> _TASK TO COMPLETE_
Convert the material into a Markdown table with the columns "Row" and "Line," starting with the line containing "Used Volkswagen Polo" and continuing through the line containing "Giá xăng tiếp". Number each line, skip blank lines, and omit the pictures.

> _INPUT DATA_
'''

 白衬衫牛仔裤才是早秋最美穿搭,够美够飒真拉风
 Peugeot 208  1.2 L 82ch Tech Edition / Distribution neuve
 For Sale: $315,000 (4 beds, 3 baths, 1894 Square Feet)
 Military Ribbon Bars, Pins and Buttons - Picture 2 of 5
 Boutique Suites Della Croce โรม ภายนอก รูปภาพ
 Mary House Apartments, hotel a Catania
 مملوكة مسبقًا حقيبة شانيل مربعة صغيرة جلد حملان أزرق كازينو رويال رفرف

'''
'''

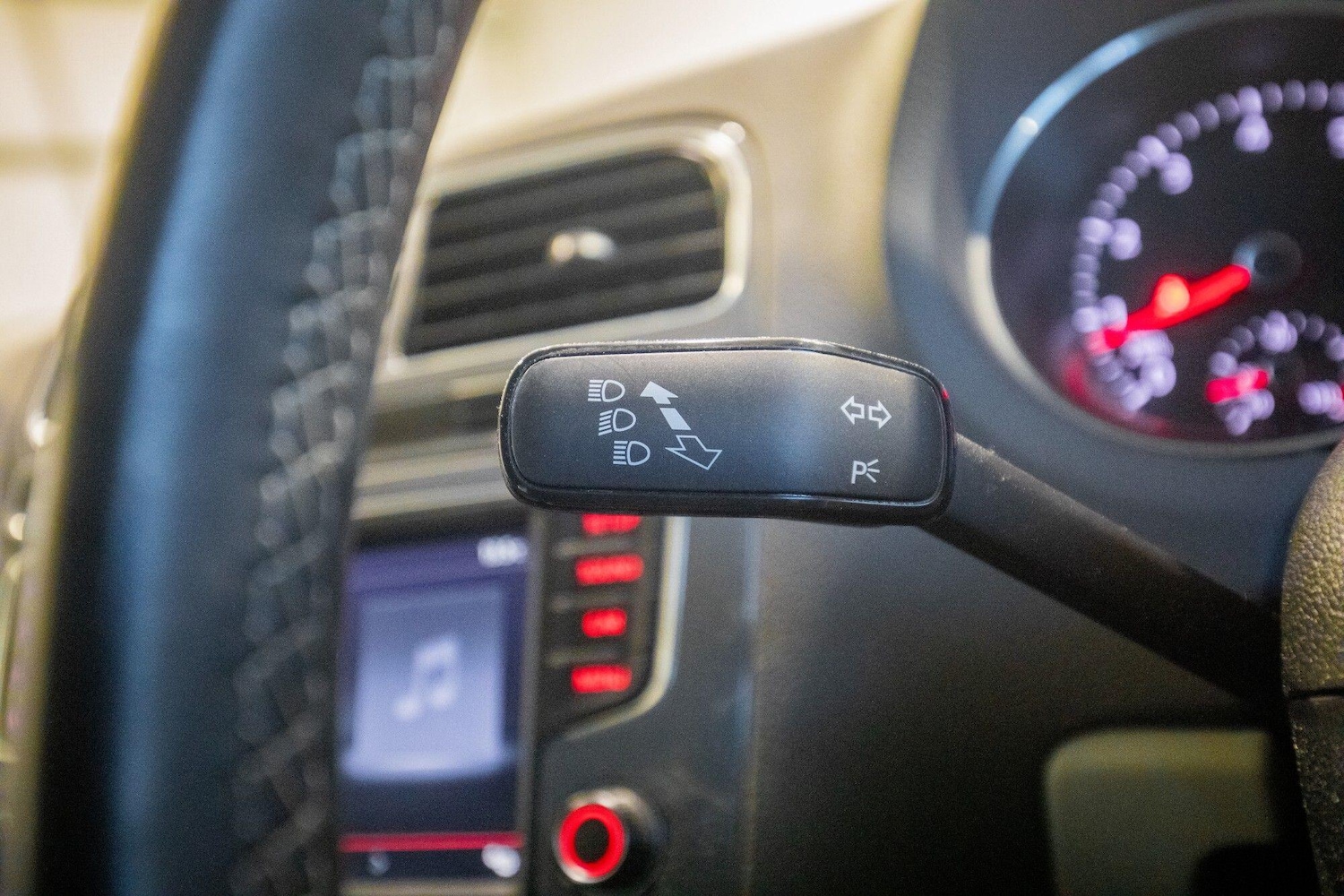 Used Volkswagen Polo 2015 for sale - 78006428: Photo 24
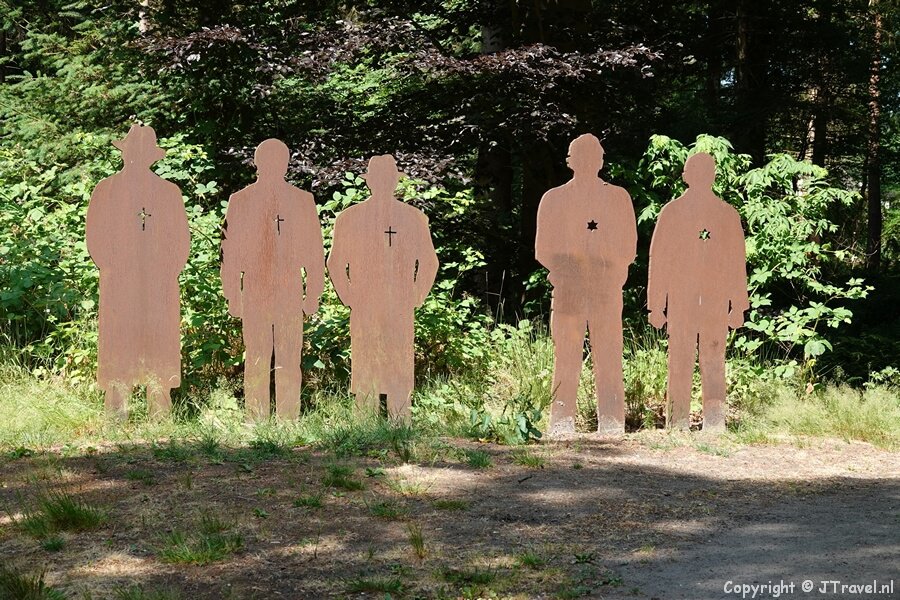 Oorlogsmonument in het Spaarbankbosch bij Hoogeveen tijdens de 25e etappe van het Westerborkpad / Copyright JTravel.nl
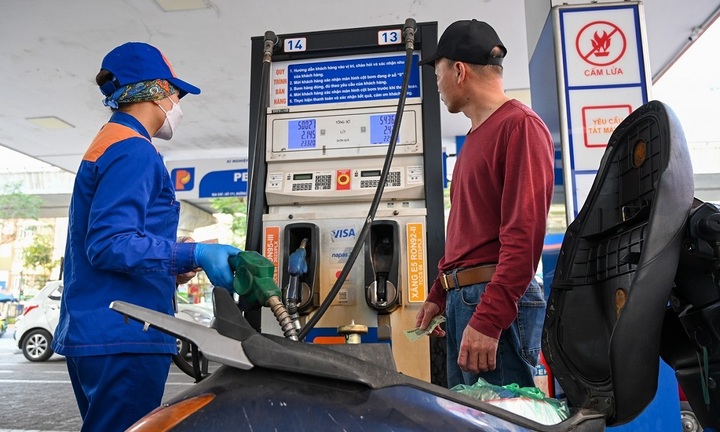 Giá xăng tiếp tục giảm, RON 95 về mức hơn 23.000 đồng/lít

'''
'''

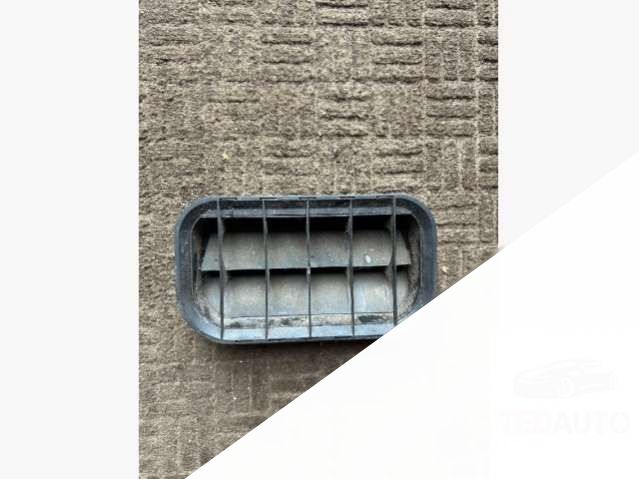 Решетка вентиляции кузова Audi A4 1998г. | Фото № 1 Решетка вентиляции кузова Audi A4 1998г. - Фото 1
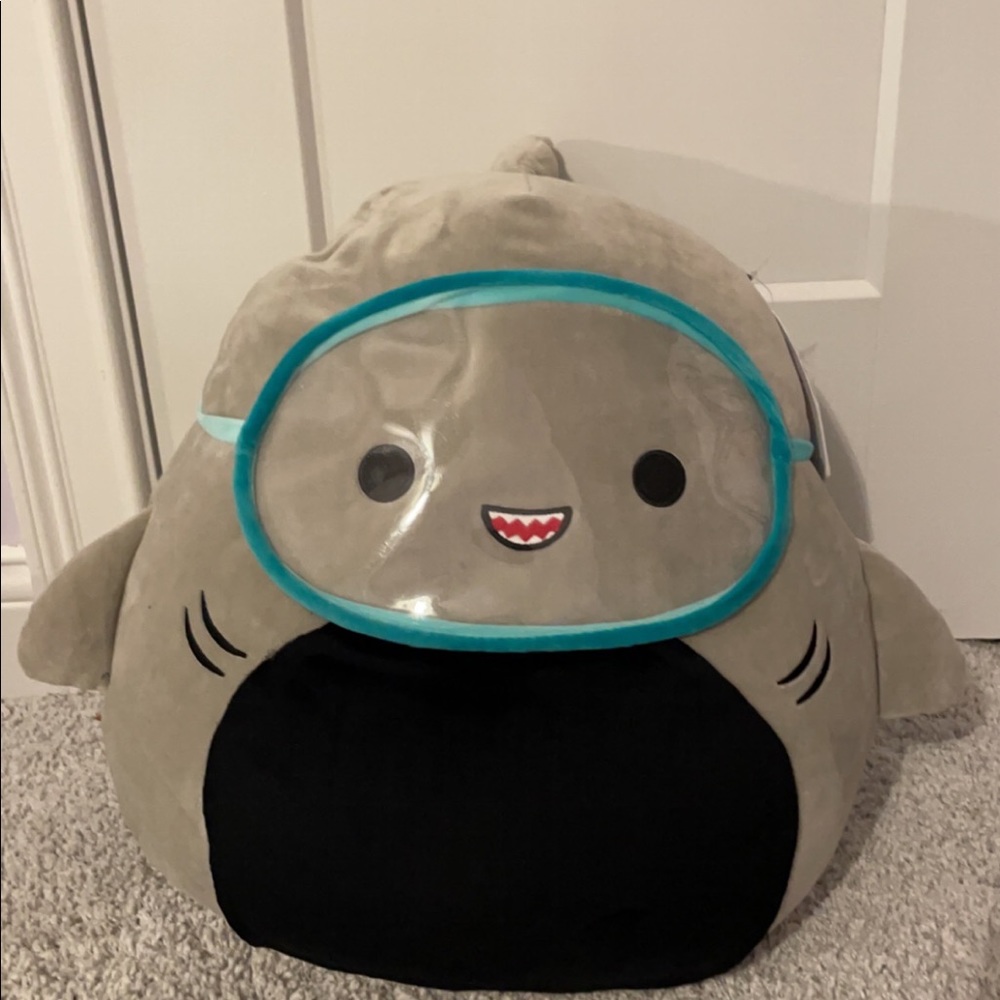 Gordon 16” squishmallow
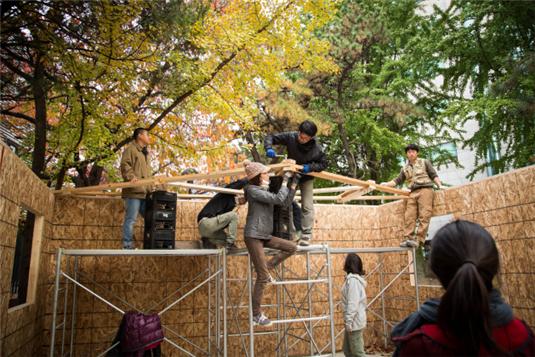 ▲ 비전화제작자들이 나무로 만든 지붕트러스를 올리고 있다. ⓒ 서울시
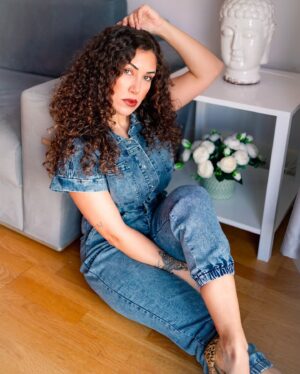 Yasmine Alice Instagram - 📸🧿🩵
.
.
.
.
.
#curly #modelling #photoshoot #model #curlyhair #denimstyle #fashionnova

'''

> _TASK RESULT_
| Row | Line |
|---|---|
| 1 |  Used Volkswagen Polo 2015 for sale - 78006428: Photo 24 |
| 2 |  Oorlogsmonument in het Spaarbankbosch bij Hoogeveen tijdens de 25e etappe van het Westerborkpad / Copyright JTravel.nl |
| 3 |  Giá xăng tiếp tục giảm, RON 95 về mức hơn 23.000 đồng/lít |